El imperio se ha remodelado. Se viste de lino. Lleva portapapeles. Sus ejércitos son fuerzas de tarea. Sus tanques ahora son agencias con letras: USAID, ACNUR, OSCE. Las sonrisas reemplazan a las bayonetas, y los seminarios a los pelotones de fusilamiento. La democracia llega en un jet privado con una cuenta de Instagram. Sus virreyes piden café con leche de avena mientras planean transformaciones culturales. Una bandera arcoíris ondea sobre cada zona arrasada. Bagdad se desangra bajo los misiles. Trípoli bulle con ONG extranjeras. Kiev organiza desfiles que se burlan de su suelo. Las ruinas sagradas se renuevan. Las piedras de los templos se reutilizan para los patios de las embajadas. Los rituales cambian. La dominación permanece.
En una aldea, una mujer canta una melodía ancestral. Un hombre ofrece una oración en un dialecto sin Unicode. Se levanta una piedra para reconstruir un santuario. Estas cosas no se pueden permitir. Se realiza una encuesta. Se redacta un informe. Un donante amenaza. El ministro local corrige el rumbo. Se celebran elecciones. El resultado ya se conoce. Siempre lo es. A esto le llaman consentimiento. A esto le llaman libertad.
La uniformidad se presenta como universalidad. La diversidad se convierte en supresión. La identidad es rediseñada por becarios extranjeros. El lenguaje se convierte en emoji. Los muertos son archivados. Los museos reemplazan las tumbas. Los abuelos son descritos en notas a pie de página escritas por sus enemigos. Las lágrimas caen en las salas de exposiciones donde se desinfectan las reliquias de la resistencia. Los conquistadores lloran, siempre en público, siempre con cámaras. Su dolor es un espectáculo. Su misericordia es la gestión.
El predicador liberal luce una sonrisa retocada con Photoshop. Concede entrevistas sobre el trauma y la tolerancia. Nunca empuña una espada; encarga informes. Su evangelio: la culpa sin fin. Su milagro: la regeneración del conflicto. Sus sacramentos son embargos y campañas mediáticas. Bautiza a niños en ideología. Inhala incienso hecho de tratados y sanciones. Canta un himno con versos sobre la fluidez de género y los créditos de compensación de carbono. Su voz, fina y dulce, ahoga culturas enteras en su almíbar.

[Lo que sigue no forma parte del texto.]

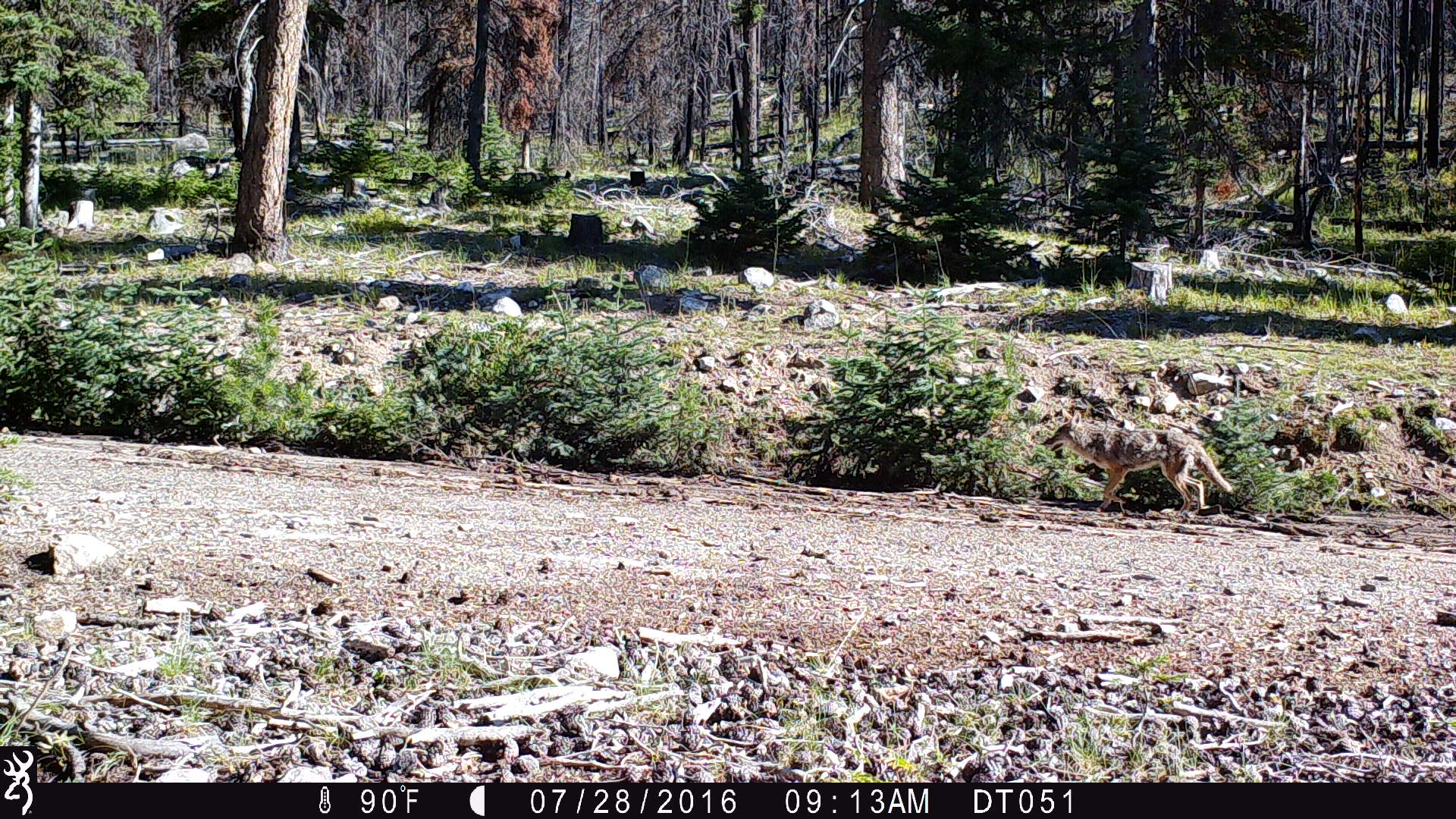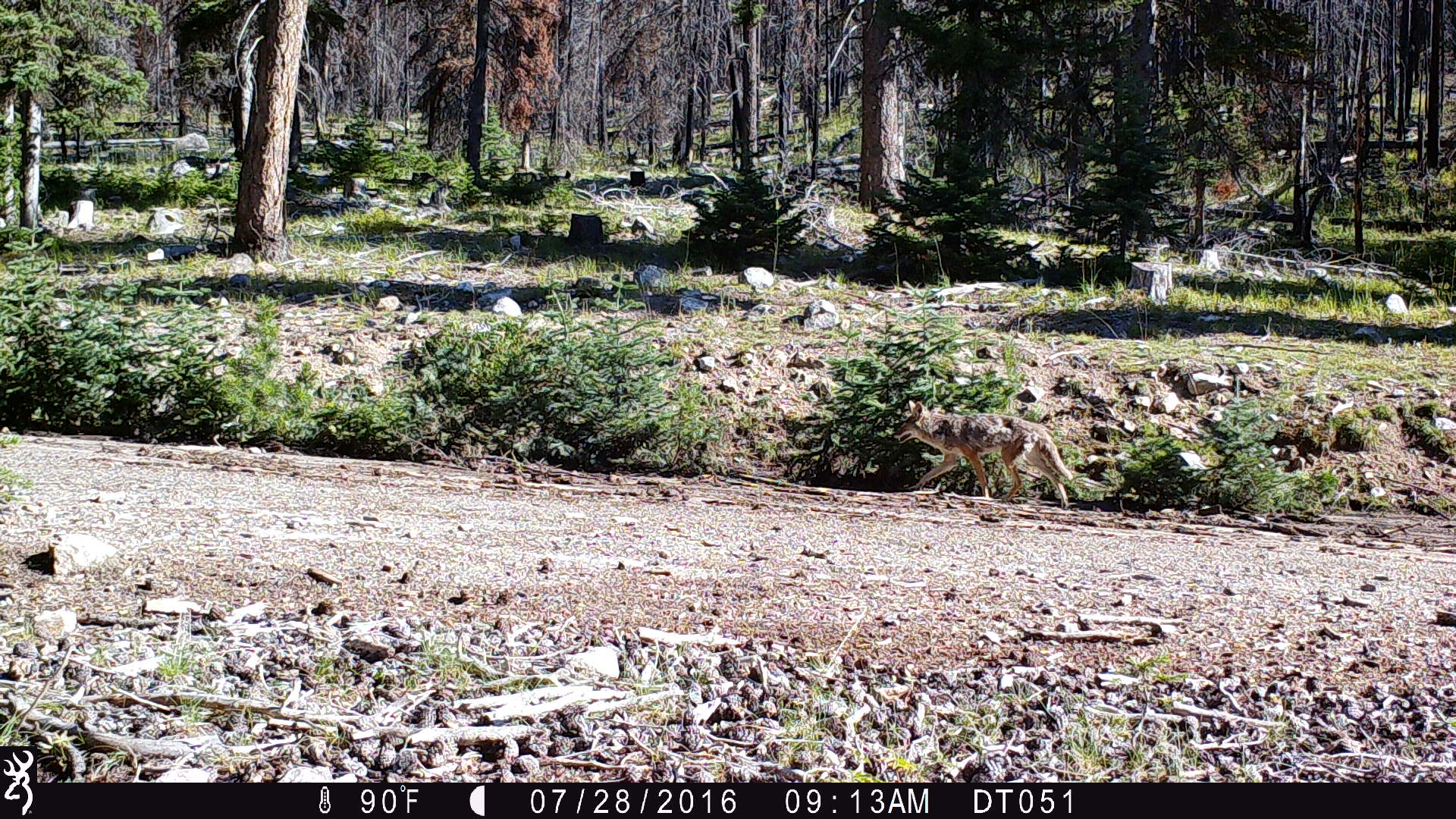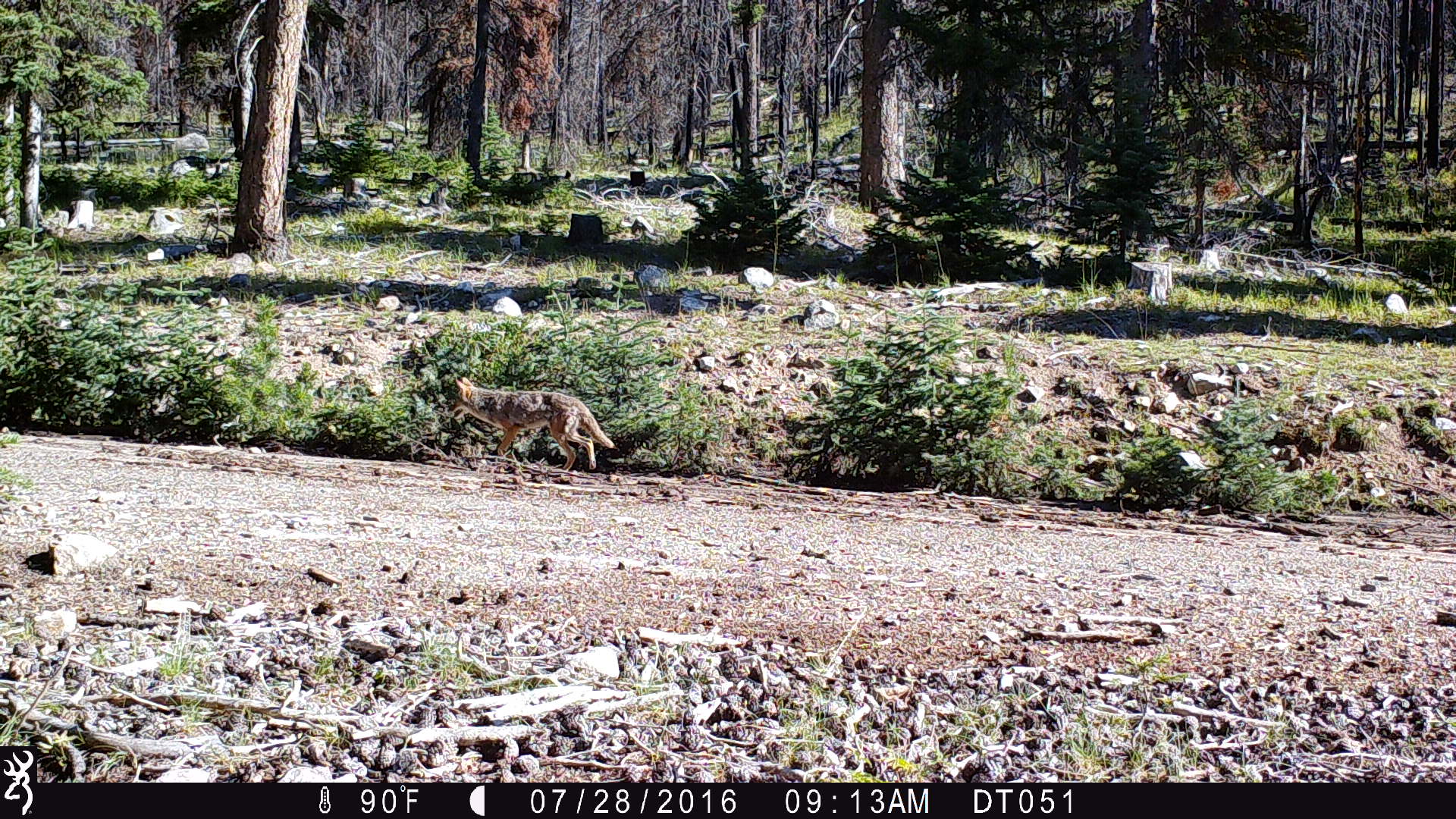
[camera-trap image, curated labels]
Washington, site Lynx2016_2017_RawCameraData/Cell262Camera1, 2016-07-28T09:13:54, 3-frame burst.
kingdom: Animalia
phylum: Chordata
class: Mammalia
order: Carnivora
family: Canidae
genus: Canis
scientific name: Canis latrans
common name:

Sin embargo, al otro lado del mapa, la tierra recuerda. Los bosques hablan con un susurro desafiante. Las montañas resuenan con cánticos improvisados. El Danubio se estremece bajo puentes de acero. El Volga murmura secretos a la estepa. A lo largo de Eurasia, a lo largo de África, a lo largo de las zonas marcadas como «en desarrollo», algo se agita. Trump no se alza como emperador; irrumpe en la pantalla como una avería, una interrupción en la transmisión. Serbia recuerda sus ruinas. Irán acuna a sus mártires. Rusia enseña los dientes. Hungría construye muros, no por miedo, sino por fidelidad a los suyos.
La multipolaridad emerge, no como un plan, sino como un rito recordado. No espera validación. Habla en cien dialectos, ninguno de los cuales requiere traducción. Sostiene antorchas, no linternas. No traza una hoja de ruta global. Construye umbrales. Invoca dioses enterrados bajo torres de cristal. Honra a espíritus prohibidos en los libros de texto. En cada tierra, se forjan nuevas mitologías a partir de las ruinas del desarrollo. Se abandona la urna, se descarta su promesa de salvación mecánica. En su lugar se yergue la piedra de la ley ancestral, teñida por el sacrificio e inscrita con los códigos tácitos de sangre, tierra y lealtad.
Así que, que caigan las papeletas, que los eslóganes se arremolinen como cenizas al viento. Que los consultores sigan escribiendo. Nada de esto detiene el regreso. Lo sagrado late de nuevo en venas inexploradas por las métricas occidentales. La democracia, antaño engalanada como liberación, se desnuda y se revela: un agente de extracción, un teatro del consenso.
La multipolaridad no la debate. La multipolaridad la reemplaza: con piedra, con llama, con canción. El mundo avanza de nuevo, hacia el mito renacido.